Cem Küçük: 22 Mart medya devrimi ve 28 Şubat süreci
Türkiye yazarı Cem Küçük, eski Türkiye'den kalma isimlerin tasfiye sürecinin başladığını ve bunun devamının geleceğini iddia etti.
22 Mart devrimine ilişkin ne söylüyorsa bunların çıktığını söyleyen Türkiye yazarı Cem Küçük, Ahmet Hakan ve Fikret Bila'da olduğu gibi tasfiye süreçlerinin başladığını bu adımların artarak devam edeceğini söyledi. Yanıldığı tek bir konu olduğunu söyleyen Cem Küçük, "Tek yanıldığım konu bu Eski Türkiye aktörlerinin onurlarıyla ve zekice tazminatlarını da alarak ayrılacakları oldu. Demek ki bu adamlar benim düşündüğüm kadar zeki adamlar değillermiş. İlla arkalarından teneke bağlanarak tasfiye edilmeyi bekliyorlar ve sonunda onlar da kovulduklarını medya sitelerinden öğreniyorlar. " ifadelerini kullandı.
CEM KÜÇÜK'ÜN YAZISI
22 Mart medya devrimine dair ne
diyorsam ve ne yazıyorsam doğru çıkıyor sevgili okurlarım. İşte hep
söylediğim gibi Eski Türkiye’den kalma isimlerin tasfiye süreçleri
başladı bile. Bu daha başlangıç. Geçen hafta önce Ahmet Hakan Kanal
D’den gönderildi, yerine Buket Aydın geldi. Sonra da Fikret Bila
Hürriyet’ten gönderildi, yerine Vahap Munyar geldi. Bu adımlar
artarak devam edecek. Tek yanıldığım konu bu Eski Türkiye
aktörlerinin onurlarıyla ve zekice tazminatlarını da alarak
ayrılacakları oldu. Demek ki bu adamlar benim düşündüğüm kadar zeki
adamlar değillermiş. İlla arkalarından teneke bağlanarak tasfiye
edilmeyi bekliyorlar ve sonunda onlar da kovulduklarını medya
sitelerinden öğreniyorlar. Gerçekten üzücü bir durum. Oysa ne
yazmıştım 23 Mart 2018’de bu sütunlarda:
“Şüphesiz Aydın Doğan ile adı özdeşleşen gazeteciler de zaten
kendileri ayrılacaklardır. Zamanın ruhunun bunu gerektirdiğini
bilecek kadar zeki adamlardır bunlar. Aksi bir tavra girip
kendilerini madara ettirmeyeceklerdir. Doğan’ın zekâsına en
güvendiği A takımı ikilisi olan Ertuğrul Özkök ve Zafer Mutlu hemen
beklemeden ayrılırlar. A takımında olmamakla birlikte Aydın Doğan
ile adı bire bir özdeşleşmiş Ahmet Hakan da beklemeden
ayrılacaktır. Özellikle Hakan ve Özkök medyada görünür oldukça,
‘Doğan ve ailesinin hâlâ Hürriyet gazetesinde kontrolü
sürdürdüğü’nü akıllara getirecektir. Bu durum kaçınılmazdır.”

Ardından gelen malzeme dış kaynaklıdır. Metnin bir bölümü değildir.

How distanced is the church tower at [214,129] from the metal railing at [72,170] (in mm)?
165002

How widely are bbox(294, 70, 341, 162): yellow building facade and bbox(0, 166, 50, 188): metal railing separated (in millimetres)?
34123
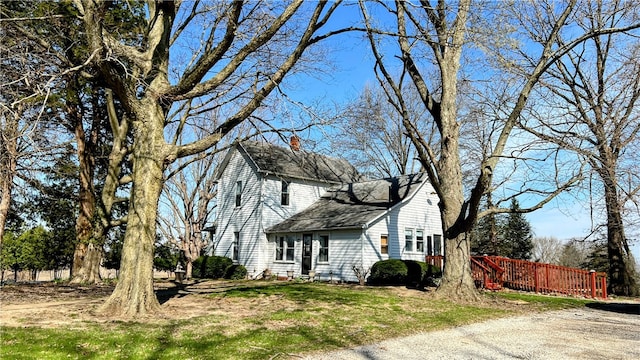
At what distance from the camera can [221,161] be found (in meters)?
27.8

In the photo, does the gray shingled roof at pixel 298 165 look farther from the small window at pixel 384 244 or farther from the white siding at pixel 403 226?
the small window at pixel 384 244

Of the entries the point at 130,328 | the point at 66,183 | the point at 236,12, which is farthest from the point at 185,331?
the point at 66,183

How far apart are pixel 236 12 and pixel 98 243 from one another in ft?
39.5

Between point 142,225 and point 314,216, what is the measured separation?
15953mm

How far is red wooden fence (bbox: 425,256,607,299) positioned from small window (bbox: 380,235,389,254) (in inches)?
180

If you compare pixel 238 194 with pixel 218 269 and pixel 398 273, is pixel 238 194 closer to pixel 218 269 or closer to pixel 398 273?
pixel 218 269

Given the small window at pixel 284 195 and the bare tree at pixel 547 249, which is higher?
the small window at pixel 284 195

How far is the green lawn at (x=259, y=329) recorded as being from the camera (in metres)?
6.33

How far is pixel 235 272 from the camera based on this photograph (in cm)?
2428

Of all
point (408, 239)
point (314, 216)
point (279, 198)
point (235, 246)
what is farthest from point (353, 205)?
point (235, 246)

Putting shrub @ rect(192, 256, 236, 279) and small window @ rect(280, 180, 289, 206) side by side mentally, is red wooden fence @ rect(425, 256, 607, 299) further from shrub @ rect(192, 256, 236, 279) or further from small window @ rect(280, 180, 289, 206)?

Keşke benim yazdıklarımı can kulağıyla dinleselerdi, güzel güzel
tazminatlarını isteyip ayrılsalardı çok daha klas bir duruş
sergilemiş olurlardı. Şimdiyse kendi durumlarını ve gerçekleri
inkâr ederek davranıyorlar. Sonuçta kaçınılmaz olan durum hayata
geçer. İster karşı taraf bunu kabullensin veya reddetsin hakikat
değişmez ve gerçek hükmünü her zaman icra eder.
Fikret Bila’nın kovulması da böyle bir hadisedir. 8 Haziran 2016’da
Bila Milliyet’ten kovulunca da ben, “28 Şubat kalıntısı Fikret
Bila'nın Milliyet'ten tasfiyesi demokrasi adına olumlu gelişmedir”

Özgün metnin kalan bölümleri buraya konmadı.